--- Start of RECORD EXTRACTS ---
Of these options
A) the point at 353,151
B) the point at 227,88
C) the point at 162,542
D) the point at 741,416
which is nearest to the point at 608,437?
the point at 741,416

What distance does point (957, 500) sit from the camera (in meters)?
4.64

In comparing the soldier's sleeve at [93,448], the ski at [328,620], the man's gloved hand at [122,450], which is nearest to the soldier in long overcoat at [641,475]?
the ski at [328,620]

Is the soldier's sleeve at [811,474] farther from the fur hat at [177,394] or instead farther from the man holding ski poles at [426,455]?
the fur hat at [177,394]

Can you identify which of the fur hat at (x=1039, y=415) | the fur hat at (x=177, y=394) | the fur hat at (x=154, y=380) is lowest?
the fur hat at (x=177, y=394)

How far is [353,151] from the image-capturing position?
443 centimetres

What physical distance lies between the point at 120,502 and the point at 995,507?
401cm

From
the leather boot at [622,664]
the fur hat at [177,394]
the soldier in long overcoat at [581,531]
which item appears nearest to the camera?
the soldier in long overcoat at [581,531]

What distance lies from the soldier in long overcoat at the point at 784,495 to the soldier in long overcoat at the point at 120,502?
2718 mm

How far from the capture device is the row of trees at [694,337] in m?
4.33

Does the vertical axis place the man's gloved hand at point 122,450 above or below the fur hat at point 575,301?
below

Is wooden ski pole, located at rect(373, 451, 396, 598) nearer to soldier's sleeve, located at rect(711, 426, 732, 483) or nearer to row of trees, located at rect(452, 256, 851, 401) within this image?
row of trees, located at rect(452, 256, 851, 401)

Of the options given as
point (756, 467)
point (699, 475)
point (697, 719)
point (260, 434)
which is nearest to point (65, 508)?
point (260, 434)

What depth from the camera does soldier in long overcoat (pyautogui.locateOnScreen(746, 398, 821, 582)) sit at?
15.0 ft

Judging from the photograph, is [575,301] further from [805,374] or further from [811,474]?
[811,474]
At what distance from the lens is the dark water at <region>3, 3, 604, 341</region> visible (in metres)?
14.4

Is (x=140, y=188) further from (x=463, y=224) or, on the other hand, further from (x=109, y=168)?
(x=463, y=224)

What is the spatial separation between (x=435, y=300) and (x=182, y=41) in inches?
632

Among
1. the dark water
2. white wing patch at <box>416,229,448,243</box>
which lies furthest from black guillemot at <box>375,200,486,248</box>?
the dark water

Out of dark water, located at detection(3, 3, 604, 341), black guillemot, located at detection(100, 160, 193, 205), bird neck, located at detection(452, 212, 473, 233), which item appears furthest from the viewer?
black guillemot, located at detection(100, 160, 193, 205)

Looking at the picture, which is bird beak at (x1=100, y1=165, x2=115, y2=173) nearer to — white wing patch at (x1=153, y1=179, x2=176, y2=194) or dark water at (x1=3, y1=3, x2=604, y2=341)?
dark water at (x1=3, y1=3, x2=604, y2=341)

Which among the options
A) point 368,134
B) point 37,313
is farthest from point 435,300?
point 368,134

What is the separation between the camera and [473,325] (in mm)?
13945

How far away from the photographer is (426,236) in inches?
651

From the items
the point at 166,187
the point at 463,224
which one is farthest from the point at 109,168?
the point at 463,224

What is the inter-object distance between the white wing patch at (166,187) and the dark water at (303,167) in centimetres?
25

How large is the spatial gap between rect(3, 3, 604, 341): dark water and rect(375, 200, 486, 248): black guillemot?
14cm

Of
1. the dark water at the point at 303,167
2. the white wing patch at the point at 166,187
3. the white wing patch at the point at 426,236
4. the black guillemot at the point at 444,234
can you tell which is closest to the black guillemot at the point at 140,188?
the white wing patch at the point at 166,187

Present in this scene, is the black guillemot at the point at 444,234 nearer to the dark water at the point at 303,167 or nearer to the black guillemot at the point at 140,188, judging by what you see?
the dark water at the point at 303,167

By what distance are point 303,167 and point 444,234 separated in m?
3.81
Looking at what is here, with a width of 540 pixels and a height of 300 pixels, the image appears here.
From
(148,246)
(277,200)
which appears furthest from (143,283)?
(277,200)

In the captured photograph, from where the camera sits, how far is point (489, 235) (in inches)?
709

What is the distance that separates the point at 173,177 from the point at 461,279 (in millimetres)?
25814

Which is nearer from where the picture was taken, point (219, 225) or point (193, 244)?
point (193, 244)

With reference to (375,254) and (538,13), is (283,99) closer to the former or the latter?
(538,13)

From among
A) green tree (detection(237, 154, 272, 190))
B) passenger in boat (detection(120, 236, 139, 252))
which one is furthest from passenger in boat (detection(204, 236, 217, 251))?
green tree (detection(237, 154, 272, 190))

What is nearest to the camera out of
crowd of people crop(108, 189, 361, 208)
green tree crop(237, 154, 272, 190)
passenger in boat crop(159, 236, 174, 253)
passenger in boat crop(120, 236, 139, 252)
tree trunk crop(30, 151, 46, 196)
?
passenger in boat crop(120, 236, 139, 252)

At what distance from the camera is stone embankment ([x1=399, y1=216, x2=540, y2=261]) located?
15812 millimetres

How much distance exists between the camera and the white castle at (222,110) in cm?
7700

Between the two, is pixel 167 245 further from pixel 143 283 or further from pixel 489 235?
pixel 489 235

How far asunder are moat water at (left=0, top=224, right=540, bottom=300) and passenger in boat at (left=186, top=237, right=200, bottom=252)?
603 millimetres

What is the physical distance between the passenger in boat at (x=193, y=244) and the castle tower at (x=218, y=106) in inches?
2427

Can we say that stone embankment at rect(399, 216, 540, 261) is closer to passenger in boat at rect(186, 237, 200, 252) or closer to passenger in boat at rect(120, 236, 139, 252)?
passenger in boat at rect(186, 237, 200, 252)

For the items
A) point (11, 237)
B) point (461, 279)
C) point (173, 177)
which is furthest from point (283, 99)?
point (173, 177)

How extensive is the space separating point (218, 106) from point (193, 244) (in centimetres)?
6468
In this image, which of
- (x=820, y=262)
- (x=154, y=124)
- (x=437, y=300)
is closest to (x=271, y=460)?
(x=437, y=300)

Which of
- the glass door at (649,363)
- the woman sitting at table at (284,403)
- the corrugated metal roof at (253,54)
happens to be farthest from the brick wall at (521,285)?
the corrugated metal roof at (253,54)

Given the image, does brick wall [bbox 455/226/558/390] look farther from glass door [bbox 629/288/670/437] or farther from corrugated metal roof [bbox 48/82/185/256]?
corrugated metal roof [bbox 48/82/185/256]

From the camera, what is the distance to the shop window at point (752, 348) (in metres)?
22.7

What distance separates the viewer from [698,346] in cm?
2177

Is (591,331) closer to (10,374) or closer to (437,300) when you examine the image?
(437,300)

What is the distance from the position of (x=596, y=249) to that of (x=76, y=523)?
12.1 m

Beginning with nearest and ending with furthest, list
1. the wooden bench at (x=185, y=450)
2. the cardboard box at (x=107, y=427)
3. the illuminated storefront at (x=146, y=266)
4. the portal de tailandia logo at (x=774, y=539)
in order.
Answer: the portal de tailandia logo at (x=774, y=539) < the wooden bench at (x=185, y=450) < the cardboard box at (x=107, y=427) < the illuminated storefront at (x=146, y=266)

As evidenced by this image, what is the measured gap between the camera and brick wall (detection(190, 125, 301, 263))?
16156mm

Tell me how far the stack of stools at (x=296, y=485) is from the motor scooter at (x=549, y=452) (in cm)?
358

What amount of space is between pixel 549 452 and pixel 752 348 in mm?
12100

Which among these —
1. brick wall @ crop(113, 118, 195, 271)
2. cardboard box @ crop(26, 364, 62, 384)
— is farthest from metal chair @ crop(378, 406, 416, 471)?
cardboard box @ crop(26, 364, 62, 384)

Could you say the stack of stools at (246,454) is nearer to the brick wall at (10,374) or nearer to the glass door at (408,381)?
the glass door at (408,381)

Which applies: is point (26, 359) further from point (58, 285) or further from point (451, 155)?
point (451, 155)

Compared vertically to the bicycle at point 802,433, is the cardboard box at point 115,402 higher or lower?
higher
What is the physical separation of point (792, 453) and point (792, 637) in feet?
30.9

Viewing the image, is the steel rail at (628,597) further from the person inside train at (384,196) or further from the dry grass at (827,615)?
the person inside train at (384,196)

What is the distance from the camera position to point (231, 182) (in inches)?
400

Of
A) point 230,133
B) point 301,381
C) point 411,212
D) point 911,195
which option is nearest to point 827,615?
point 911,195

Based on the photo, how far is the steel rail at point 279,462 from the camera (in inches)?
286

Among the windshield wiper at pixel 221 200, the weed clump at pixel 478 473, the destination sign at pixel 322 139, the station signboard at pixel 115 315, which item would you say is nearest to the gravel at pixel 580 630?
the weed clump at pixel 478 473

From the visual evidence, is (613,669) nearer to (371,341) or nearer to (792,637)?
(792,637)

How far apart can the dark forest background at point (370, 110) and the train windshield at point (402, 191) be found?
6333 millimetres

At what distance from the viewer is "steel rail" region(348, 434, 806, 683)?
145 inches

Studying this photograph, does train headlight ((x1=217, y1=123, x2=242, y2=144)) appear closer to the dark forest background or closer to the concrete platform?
--- End of RECORD EXTRACTS ---
- [PROBLEM]
Set out exactly the run of lines that begins at the line holding "Among the windshield" and ends at the last line of the data.

- [OUTPUT OF THE TASK]
Among the windshield wiper at pixel 221 200, the weed clump at pixel 478 473, the destination sign at pixel 322 139, the station signboard at pixel 115 315, which item would you say is nearest to the gravel at pixel 580 630?
the weed clump at pixel 478 473

From the visual evidence, is (613,669) nearer to (371,341) or nearer to (792,637)?
(792,637)

How far apart can the dark forest background at point (370, 110) and the train windshield at point (402, 191) be found?
6333 millimetres

At what distance from the viewer is "steel rail" region(348, 434, 806, 683)?
145 inches

Studying this photograph, does train headlight ((x1=217, y1=123, x2=242, y2=144)) appear closer to the dark forest background or closer to the concrete platform?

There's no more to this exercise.